David Shenkenberg – Client Service Representative, CIOX Health

Before he started working at his current job in the release of information department as a client service representative at CIOX Health, David Shenkenberg has taught college level biology, lab, and lecture. He has also tutored biology, English and college essay writing. David has graded essays for Florida’s FCAT exams and Michigan’s MEAP exam. He has not only worked in a scientific lab, but David also has worked for Laurin Publishing; he has interviewed scientists and has written articles for Biophotonics International magazine.

He has two kids who are the most important part of his life. During his free time, he enjoys gardening, reading, playing video games.

How did you get started in this business? What inspired you to start this business?

I got started and inspired in the business partially due to economic demand; everybody wants medical records. The other part that got me started is the breadth of the field. I have an RHIT certification, which stands for Registered Health Information Technician, and my background in health information technology gives me the opportunity to work in many areas including trauma registry, medical coding, medical billing, administration, the release of information (which is what I am doing now) and many other areas.

How do you make money?

We charge by request. In Michigan and according to federal law, we are allowed to charge many people as well as entities who request medical records for those records, so we do. We don’t charge for continuity of care, such as requesting records be transferred between medical professionals but if you want it for your own personal reasons like a lawsuit or if a lawyer or insurance company requests it we will charge them as well.

How long did it take for you to become profitable?

I would say it was immediate. There is such a high demand for records. Lawyers, doctors, researchers, and patients want them just for the sake of it. If someone passes away, the next of kin wants the records. It just goes on and on, so there is a lot of demand. The fact that we can charge legally makes it profitable.

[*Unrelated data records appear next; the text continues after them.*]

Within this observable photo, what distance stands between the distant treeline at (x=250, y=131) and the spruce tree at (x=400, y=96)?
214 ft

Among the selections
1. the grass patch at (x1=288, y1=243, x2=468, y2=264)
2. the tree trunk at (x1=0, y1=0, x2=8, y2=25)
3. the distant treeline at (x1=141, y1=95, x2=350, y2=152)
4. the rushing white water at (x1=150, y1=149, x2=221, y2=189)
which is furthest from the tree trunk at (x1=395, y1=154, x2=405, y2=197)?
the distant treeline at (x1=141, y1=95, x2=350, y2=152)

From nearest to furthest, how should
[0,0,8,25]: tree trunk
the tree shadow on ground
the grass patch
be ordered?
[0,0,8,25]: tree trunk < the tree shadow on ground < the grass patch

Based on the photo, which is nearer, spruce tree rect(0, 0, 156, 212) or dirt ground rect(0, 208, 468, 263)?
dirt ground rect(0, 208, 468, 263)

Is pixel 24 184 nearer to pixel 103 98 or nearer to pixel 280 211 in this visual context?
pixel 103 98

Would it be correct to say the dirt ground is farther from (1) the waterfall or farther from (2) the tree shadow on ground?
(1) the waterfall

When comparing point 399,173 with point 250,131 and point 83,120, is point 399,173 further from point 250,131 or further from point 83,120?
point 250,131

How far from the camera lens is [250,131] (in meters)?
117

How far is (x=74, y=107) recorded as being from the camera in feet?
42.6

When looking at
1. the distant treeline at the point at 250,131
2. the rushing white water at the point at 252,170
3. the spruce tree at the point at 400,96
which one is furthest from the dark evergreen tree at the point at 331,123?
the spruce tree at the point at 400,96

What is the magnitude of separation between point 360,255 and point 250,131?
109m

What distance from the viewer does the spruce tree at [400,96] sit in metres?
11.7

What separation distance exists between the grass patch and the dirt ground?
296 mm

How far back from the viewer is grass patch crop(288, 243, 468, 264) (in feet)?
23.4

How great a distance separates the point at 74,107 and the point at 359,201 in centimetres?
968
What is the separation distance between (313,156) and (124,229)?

When you were starting out, was there ever a time you doubted it would work? If so, how did you handle that?

My classmates and I had a lot of anxiety surrounding the implementation of ICD-10, which is a system for medical coding. This system is a complicated one compared to ICD-9. We were not sure when this system was going to go into effect, so we didn’t know if studying for it right then and there was worth it or not. What we did know was that we needed to have it eventually, so we prepared for it anyway.

What is the toughest decision you’ve had to make in the last few months?

The toughest decisions that we have to make are to decide whether or not we are going to accept or reject a request for records according to HIPAA as well as other laws and regulations.

What do you think it is that makes you successful?

I am very detail-oriented. I am always double checking my work. Given all the rules and regulations we have to follow, I believe that skill plays a major role in my success.

What has been your most satisfying moment in business?

My most satisfying moment is when I had been hired (laughs), just that the employer has faith in me

What does the future hold for your business? What are you most excited about?

Certainly, everything is going from print to digital. I am excited that there may be a centralized hub of patient information so that accessing records will be easy for the right people and that those records will be secure.

There are actually a lot of challenges because the medical software makers don’t want to share their proprietary protocol. It’s one of the reasons why this hasn’t happened yet. Ideally, you would be able to go to any hospital or doctor and request your records right then and there from the Internet, from the cloud, and there wouldn’t be this hassle that there is today. The reality is, computer systems don’t talk to each other, and that’s on purpose because of the software companies.

There is also a security risk because they have all your info in one space, and the hackers would love that.

So being able to one day have all of that information available and safe excites me and anyone else that works in this field.

What business books have inspired you?

The Long Tail which is about how on the internet you can buy anything. People tend to buy things that they maybe can’t buy at retail, and I found that really fascinating.

Great Comebacks is another book that I really enjoyed. It is about all of these successful people and their biggest failures, For instance, Walt Disney was fired from a journalism job because they told him he didn’t have an imagination. I mean, he is like the king of imagination right? When he started his first animation company it went belly up, it failed it was a disaster. He then went on to have great success, so that is one of the many examples.

Freakonomics is another. It is about economics but puts it in a way that everyone could understand. Economics is basically about math and numbers but Freakonomics describes people’s behavior around money.

What is a recent purchase you have made that’s helped with your business?

Scanners, printers, computers. The dual monitors really help because we have one program where we access the medical records from and then we have another where we work with all the data and fill requests from. So, having the dual monitors make that process so much simpler for us.

What surprised you about your current line of work?

It is much more difficult than I originally thought. I really thought that release of information would be really simple, just taking some charts and making copies, but there is a different procedure for every type of request. Add on top of that the legality of the situation, you can get fired if you release the information to the wrong person.